第17条 市長は、事業主等が前条の規定による勧告に従わないときは、期限を定めて必要な措置を命じることができる。

(緊急措置命令)

第18条 市長は、第8条第1項の規定による許可に係る土採取事業に伴う土砂の崩壊、流出等による災害の防止のため緊急に必要があると認めるときは、当該土採取事業の事業主等に対し、当該土採取事業の停止を命じ、又は必要な措置を採ることを命じることができる。

この場合において、事業主等が現場にいないときは、当該土採取事業に従事する者に、当該土採取事業の停止を命じることができる。

(許可の取消し)

第19条 市長は、事業主に対し、次の各号のいずれかに該当する場合は、許可を取り消すことができる。

(1) 偽りその他不正の手段により第8条第1項又は第10条第1項の規定による許可を受けたとき。

(2) 第11条の規定に違反したとき。

(3) 第17条の規定による命令に従わないとき。

(事業の完了)

第20条 事業主は、当該土採取事業が完了したときは、規則で定めるところにより、その日から14日以内にその旨を市長に届け出なければならない。
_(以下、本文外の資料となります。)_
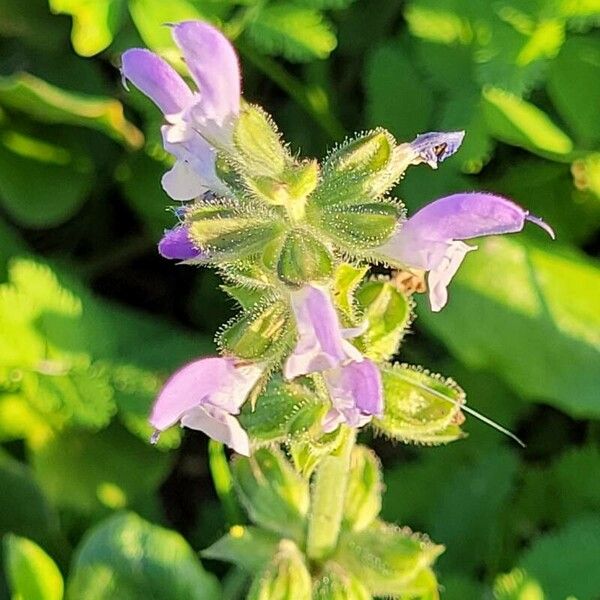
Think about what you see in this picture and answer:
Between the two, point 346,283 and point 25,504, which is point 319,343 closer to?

2 市長は、前項の届出があったときは、速やかに、当該届出に係る土採取事業が第8条第1項の規定により許可を受けた事業計画(第10条第1項の規定による変更の許可を受けたときはその変更後のもの。)に適合しているかを検査し、当該土採取事業が当該許可を受けた事業計画に適合していると認めるときは、検査済証を事業主に交付するものとする。

(事業の廃止等)

第21条 事業主は、土採取事業を廃止し、又は停止(第15条及び第17条の規定による場合を除く。)したときは、その廃止し、又は停止した日から14日以内に規則で定めるところにより、その旨を市長に届け出なければならない。

(採取跡地に係る措置命令)

第22条 市長は、採取跡地について、第8条第1項の許可に係る土採取計画に適合しないと認めたときは、当該事業主に対し、当該事項を当該採取計画に適合させるための措置をとることを命ずることができる。
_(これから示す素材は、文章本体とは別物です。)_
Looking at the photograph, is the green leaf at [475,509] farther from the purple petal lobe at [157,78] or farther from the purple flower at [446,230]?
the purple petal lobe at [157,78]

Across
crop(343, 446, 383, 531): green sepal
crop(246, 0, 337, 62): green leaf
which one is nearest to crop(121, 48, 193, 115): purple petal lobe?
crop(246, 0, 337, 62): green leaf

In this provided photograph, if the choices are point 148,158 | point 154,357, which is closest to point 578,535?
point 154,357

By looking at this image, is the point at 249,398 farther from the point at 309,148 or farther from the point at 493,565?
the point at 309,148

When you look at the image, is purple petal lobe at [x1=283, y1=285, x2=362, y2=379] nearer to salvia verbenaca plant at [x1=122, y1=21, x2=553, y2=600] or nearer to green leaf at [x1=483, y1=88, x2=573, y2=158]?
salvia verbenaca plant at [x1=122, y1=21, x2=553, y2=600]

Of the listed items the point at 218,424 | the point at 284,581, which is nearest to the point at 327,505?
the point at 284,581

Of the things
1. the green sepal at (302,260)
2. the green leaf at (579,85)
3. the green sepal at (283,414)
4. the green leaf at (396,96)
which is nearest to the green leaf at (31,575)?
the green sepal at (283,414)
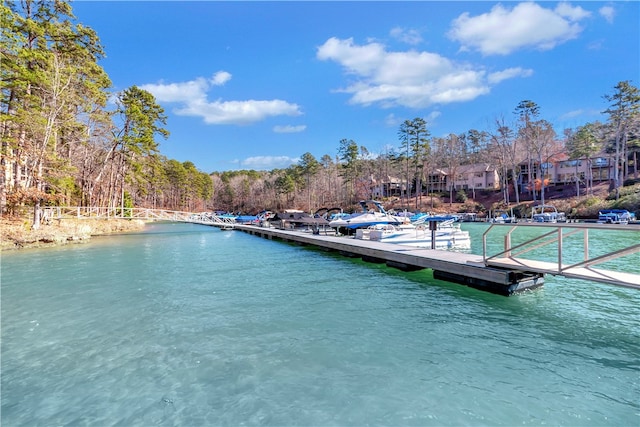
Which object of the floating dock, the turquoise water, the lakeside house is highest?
the lakeside house

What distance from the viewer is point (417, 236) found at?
17.8 metres

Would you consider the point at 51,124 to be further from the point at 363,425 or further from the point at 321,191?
the point at 321,191

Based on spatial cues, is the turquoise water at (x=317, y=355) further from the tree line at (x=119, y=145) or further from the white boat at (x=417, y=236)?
the tree line at (x=119, y=145)

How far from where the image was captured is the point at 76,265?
42.7ft

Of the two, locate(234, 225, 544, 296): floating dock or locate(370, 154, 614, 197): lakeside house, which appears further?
locate(370, 154, 614, 197): lakeside house

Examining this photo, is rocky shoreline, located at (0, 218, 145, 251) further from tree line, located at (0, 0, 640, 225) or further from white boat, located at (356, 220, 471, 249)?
white boat, located at (356, 220, 471, 249)

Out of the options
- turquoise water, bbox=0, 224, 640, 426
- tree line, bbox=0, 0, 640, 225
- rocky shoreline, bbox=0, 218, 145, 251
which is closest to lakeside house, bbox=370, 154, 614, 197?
tree line, bbox=0, 0, 640, 225

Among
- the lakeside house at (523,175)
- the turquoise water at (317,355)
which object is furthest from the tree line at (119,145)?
the turquoise water at (317,355)

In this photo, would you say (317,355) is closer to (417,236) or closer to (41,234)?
(417,236)

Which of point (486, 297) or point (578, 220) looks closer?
point (486, 297)

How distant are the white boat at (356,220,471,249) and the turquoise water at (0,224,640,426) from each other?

2 市長は、前項の規定にかかわらず、採取跡地について、土採取事業に伴う土砂の崩壊、流出等による災害の防止のため必要があると認めるときは、土採取事業の完了の日又は廃止の日から2年間に限り、事業主等に対し、期限を定めて、必要な措置を命ずることができる。

(承継)

第23条 第8条第1項又は第10条第1項の規定による許可を受けた者について、相続、合併又は当該許可に係る土採取事業の譲渡があったときは、相続人(相続人が2人以上ある場合において、その全員の同意により土採取事業を承継すべき相続人を選定したときは、その者)、合併後存続する法人若しくは合併により設立した法人又は当該土採取事業の譲渡に係る譲受人が当該許可を受けた者の地位を承継する。
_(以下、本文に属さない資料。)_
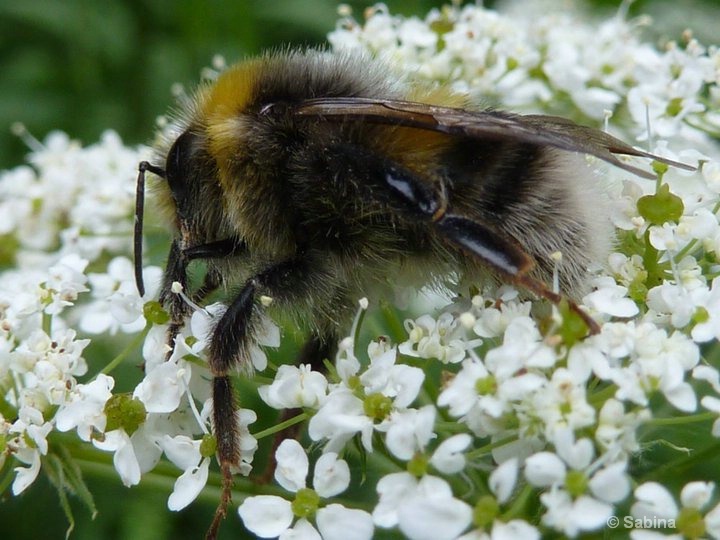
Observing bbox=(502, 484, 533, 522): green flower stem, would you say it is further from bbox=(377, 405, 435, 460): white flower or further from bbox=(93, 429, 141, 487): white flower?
bbox=(93, 429, 141, 487): white flower

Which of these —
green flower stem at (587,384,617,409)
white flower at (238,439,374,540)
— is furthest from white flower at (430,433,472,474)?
green flower stem at (587,384,617,409)

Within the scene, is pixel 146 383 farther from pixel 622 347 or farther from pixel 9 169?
pixel 9 169

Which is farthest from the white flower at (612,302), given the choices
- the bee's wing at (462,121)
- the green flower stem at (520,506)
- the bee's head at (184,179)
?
the bee's head at (184,179)

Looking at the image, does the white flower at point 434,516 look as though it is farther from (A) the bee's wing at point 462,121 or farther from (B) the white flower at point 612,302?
(A) the bee's wing at point 462,121

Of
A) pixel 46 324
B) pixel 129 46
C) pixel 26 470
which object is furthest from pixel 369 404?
pixel 129 46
2 前項の規定による地位を承継した者は、規則の定めるところにより、遅滞なくその旨を市長に届け出なければならない。

(報告の徴収)

第24条 市長は、この条例の施行に必要な限度において、事業主等に対し、土採取事業の進行状況その他必要な事項を報告させることができる。

(立入検査)

第25条 市長は、この条例の施行に必要な限度において、その職員に事業区域内に立ち入り、施設その他の物件を検査させ、又は関係人に質問させることができる。

2 前項の規定により立入検査をする職員は、その身分を示す証明書を携帯し、関係人の請求があったときは、これを提示しなければならない。

(違反事実の公表)

第26条 市長は、事業主等が、第15条の規定による停止命令若しくは措置命令に違反し、第16条の規定による改善勧告に従わず、又は第17条の規定による改善命令若しくは第18条の規定による緊急措置命令に違反し、住民の安全と良好な生活環境を確保していく上で支障があると認めるときは、その事実を公表することができる。

(委任)

第27条 この条例の施行に関し必要な事項は、規則で定める。

(罰則)

第28条 次の各号のいずれかに該当する者は、2年以下の懲役又は100万円以下の罰金に処する。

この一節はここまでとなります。